Israel’s counter-guerrilla offensive against Hizballah seemed unbalanced, focused too heavily on blunt militant action. Israel’s bombardment of civilian infrastructure and densely populated areas caused massive casualties, displacement, and physical damage. While it may have been imperative for Israel to hit certain Hizballah targets in civilian areas from a tactical perspective, from a strategic perspective, Israel has likely crossed the threshold of proportional response to Hizballah’s aggression in the eyes of the Lebanese, running the risk of driving many Lebanese to support the group. Israel had the right to mount a riposte against a guerrilla force on its northern border, particularly following Hizballah’s direct attacks on Israelis. However, Israel could have employed a more advantageous counter-guerrilla strategy, causing long-term damage to Hizballah’s operational capabilities and its societal support. This strategy might have employed more discrete air strikes, restrained targeting in densely populated areas, and employed the earlier use of ground forces able to pick out more surgically Hizballah’s fighters and militant assets, while minimizing civilian casualties. Further, this strategy would emphasize the political dimension of counter-guerrilla warfare. Israel could have exploited the general disapproval of Hizballah’s unilateral kidnapping of Israeli soldiers that the governments in Saudi Arabia , Jordan , and Egypt called “reckless adventurism” and that served as the casus belli for the Israeli response. Israel could have allowed ‘space’ for a galvanizing of popular will around those in Lebanon who are calling for Hizballah’s disarmament to undercut popular and political support and legitimacy for the group’s actions. As the political and social support for Hizballah erodes, so too does its perceived freedom of action and its organizational stability.

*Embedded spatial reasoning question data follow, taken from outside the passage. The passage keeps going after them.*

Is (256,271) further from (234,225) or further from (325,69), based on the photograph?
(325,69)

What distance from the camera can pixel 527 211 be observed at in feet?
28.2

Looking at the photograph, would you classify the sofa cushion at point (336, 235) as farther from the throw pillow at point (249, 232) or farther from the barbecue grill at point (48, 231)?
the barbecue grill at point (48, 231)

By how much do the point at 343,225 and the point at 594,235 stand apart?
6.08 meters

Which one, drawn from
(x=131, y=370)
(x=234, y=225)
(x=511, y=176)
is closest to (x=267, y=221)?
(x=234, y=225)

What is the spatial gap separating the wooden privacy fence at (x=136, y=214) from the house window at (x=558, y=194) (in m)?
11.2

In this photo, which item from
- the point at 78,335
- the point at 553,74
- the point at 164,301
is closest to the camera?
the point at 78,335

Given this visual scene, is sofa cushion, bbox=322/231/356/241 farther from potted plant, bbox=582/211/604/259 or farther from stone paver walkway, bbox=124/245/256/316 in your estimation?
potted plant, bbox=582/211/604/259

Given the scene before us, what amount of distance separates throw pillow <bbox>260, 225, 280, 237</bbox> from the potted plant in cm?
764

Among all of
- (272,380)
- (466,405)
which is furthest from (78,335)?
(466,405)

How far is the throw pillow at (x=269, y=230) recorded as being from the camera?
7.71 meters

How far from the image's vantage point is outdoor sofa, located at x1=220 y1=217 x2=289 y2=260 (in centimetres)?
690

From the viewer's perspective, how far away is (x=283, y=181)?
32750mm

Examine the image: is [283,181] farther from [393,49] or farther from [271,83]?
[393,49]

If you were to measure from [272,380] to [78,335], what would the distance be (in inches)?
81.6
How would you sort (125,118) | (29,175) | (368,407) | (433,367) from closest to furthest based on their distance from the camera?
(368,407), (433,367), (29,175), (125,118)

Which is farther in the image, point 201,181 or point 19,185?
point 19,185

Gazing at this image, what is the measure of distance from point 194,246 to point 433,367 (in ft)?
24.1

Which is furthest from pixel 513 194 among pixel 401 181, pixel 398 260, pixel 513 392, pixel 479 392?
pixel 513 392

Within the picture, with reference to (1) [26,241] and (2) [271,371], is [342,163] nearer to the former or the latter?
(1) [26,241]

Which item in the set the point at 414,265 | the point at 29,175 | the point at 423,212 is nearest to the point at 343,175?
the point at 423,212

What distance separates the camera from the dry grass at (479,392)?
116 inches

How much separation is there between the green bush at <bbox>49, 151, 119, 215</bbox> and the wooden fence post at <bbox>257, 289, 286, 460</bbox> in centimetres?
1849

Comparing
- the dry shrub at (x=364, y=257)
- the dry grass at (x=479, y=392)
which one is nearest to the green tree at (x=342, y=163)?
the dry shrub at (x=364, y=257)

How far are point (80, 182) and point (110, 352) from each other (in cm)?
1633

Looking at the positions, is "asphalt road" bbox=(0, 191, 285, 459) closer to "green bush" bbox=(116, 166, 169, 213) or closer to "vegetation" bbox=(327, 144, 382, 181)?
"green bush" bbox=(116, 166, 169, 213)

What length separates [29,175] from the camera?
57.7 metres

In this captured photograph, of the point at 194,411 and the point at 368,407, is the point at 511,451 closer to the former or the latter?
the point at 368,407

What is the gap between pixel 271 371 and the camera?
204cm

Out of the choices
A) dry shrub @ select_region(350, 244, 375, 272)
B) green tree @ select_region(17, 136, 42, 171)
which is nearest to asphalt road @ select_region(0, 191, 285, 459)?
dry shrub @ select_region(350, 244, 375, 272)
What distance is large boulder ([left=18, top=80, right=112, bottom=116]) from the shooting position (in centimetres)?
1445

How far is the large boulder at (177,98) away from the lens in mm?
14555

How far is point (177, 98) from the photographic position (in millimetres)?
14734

Israel’s strategy may have resulted in a near-term strategic improvement in national security by degrading Hizballah capabilities and in compelling the deployment of an international force to buffer Israel’s northern border. The nature and extent of the long-term damage done to Hizballah will not become apparent until the dust settles, a reading of Hizballah’s residual operational capabilities is conducted, and the post-conflict politics and popular sentiment decide on both Hizballah’s and Israel’s role in the conflict. Whether the Lebanese lay blame for the dead and the destruction at the feet of Israel and its bombardments, at the feet of Hizballah for its perceived provocative adventurism that invited Israel’s riposte, or a combination thereof will determine the long-term success of Israel’s counter-guerrilla offensive.
Israel’s unbalanced counter-guerrilla strategy likely pushed the reckoning to favor Hizballah, whereas a more refined strategy may have both eroded some societal support for the group and created a political climate more constraining of Hizballah adventurism in the name of Lebanon. Hizballah seems to be winning. Hizballah will move quickly to offer humanitarian and reconstruction assistance to its Shia constituency in the south to assuage feelings of Hizballah responsibility in provoking the conflict and to cultivate support for the group whose stature and raison d’etre has been invigorated. Lebanon will suffer through a period of flux?in political, societal, humanitarian, and militant terms?as the fallout of the conflict runs its course.